La nuova sincerità di Zuckerberg non è trasparenza:è un pre-emptive blame-shifting. Il caso Murthy contro Missouri (ex Missouri contro Biden ) ha esposto la collusione tra giganti della tecnologia e funzionari governativi per sopprimere la libertà di parola online. Le accuse secondo cui l'amministrazione Biden avrebbe fatto pressione sulle piattaforme per seppellire certi punti di vista, anche quando erano fattualmente accurati, dipingono un quadro agghiacciante. La narrazione di Facebook sulla vittimizzazione sembra un tentativo calcolato di deviare l'esame legale e pubblico.

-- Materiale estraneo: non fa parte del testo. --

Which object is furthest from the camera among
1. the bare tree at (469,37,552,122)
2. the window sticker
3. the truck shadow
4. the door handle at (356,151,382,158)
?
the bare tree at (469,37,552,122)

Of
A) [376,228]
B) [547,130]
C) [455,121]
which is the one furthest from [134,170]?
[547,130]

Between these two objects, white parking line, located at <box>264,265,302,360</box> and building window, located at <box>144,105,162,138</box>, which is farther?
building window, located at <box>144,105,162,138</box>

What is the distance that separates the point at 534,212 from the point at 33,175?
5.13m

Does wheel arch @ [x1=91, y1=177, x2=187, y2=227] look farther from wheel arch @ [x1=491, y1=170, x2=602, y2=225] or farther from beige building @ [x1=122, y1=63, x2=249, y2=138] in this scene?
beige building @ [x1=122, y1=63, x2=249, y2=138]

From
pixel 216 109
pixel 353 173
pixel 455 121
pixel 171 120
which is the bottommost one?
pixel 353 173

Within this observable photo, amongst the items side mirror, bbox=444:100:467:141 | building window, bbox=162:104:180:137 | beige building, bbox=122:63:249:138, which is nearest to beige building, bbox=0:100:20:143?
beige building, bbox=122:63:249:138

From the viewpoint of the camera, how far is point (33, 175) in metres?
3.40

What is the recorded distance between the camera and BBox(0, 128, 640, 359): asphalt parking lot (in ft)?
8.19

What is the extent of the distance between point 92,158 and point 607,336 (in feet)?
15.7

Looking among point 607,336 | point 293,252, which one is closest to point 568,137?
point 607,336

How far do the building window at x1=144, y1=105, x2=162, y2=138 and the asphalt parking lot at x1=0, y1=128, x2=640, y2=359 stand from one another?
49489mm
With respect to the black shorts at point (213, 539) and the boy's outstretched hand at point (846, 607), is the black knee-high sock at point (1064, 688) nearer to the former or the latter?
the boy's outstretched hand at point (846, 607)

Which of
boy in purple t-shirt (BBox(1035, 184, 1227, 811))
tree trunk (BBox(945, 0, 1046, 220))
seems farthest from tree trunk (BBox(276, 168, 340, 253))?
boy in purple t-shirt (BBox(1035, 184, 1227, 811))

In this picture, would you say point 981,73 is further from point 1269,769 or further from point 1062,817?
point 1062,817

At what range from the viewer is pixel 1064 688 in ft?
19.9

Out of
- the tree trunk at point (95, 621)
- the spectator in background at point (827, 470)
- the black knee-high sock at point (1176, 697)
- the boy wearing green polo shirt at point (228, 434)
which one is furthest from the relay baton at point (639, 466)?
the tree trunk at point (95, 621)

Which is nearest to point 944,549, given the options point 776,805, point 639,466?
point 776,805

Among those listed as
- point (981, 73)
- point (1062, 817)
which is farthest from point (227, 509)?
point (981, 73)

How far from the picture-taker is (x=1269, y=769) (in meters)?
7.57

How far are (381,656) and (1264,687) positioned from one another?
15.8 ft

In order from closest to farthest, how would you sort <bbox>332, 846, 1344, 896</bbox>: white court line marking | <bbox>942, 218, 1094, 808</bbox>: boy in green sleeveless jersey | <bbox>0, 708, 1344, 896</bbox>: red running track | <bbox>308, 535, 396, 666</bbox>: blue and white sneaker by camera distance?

Nel frattempo, ci sono "giornalisti" nei media tradizionali che piangono la perdita dei fact-checker come se la democrazia stessa fosse sotto assedio. Che tipo di giornalista difende un sistema che soffoca la libertà di parola e il dibattito? La scienza prospera grazie al dialogo aperto e alle domande, non all'ortodossia imposta dai fact-checker che operano con agende opache. Il loro tormento non riguarda la verità, riguarda la perdita del controllo della narrazione.
E ora, mentre la marea politica cambia e l'influenza dell'amministrazione Biden cala, Meta trova improvvisamente il coraggio di esprimere le sue lamentele sull'ingerenza del governo. Comodo, non è vero? La nuova spina dorsale di Zuckerberg riguarda meno i principi e più il posizionamento di Meta per la sopravvivenza in un nuovo panorama politico.
Siamo realistici. Le note della comunità non sono altruismo, sono controllo dei danni. Meta non sta affrontando il danno che ha causato, sta deviando. La censura della piattaforma ha causato conseguenze nel mondo reale: le persone danneggiate dai vaccini sono rimaste senza voce, i dibattiti critici sulla salute pubblica sono stati messi a tacere e la fiducia del pubblico è andata in frantumi. Se Meta fosse davvero pentita, compenserebbe il danno, sosterrebbe coloro che ha de-piattaformato e ripristinerebbe le comunità cancellate, persino compensando coloro con danni da vaccino che sono stati messi a tacere.
Non fraintendetemi, penso che sbarazzarsi dei fact-checker sia stata la mossa giusta e una vittoria per la libertà di parola, ma avrebbe dovuto accadere prima e Zuckerberg non dovrebbe essere lasciato libero. I precedenti di Meta suggeriscono che questa è solo un'altra mossa calcolata.
Per anni, Facebook ha esercitato la sua influenza con sconsideratezza, decidendo chi poteva parlare e cosa poteva essere detto. Ora, mentre la marea cambia, vuole rinnovarsi come paladino del dialogo aperto e della trasparenza. Ma il danno è fatto. La fiducia è tradita. E nessuna quantità di note della comunità può cancellare le cicatrici lasciate da anni di soppressione della verità da parte di Meta.
Mark Zuckerberg potrebbe provare a riscrivere la storia, ma la storia non dimentica.